Passage for review
= Elaine Ingham =

American microbiologist and soil researcher (1952–2026)

Elaine Ruth Ingham ( Stowe; June 26, 1952 – February 16, 2026) was an American microbiologist and soil biology researcher and founder of Soil Foodweb Inc. and the Soil Foodweb School. She was known as a leader in soil microbiology and research of the soil food web. She was an author of the USDA's Soil Biology Primer and was influential in the regenerative agriculture movement.

What you have to do
Quote the passage on Elaine Ingham in full, word for word.

Data
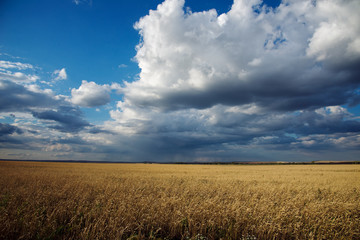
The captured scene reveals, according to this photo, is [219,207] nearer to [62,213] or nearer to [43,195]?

Reply to the exercise
= Elaine Ingham =

American microbiologist and soil researcher (1952–2026)

Elaine Ruth Ingham ( Stowe; June 26, 1952 – February 16, 2026) was an American microbiologist and soil biology researcher and founder of Soil Foodweb Inc. and the Soil Foodweb School. She was known as a leader in soil microbiology and research of the soil food web. She was an author of the USDA's Soil Biology Primer and was influential in the regenerative agriculture movement.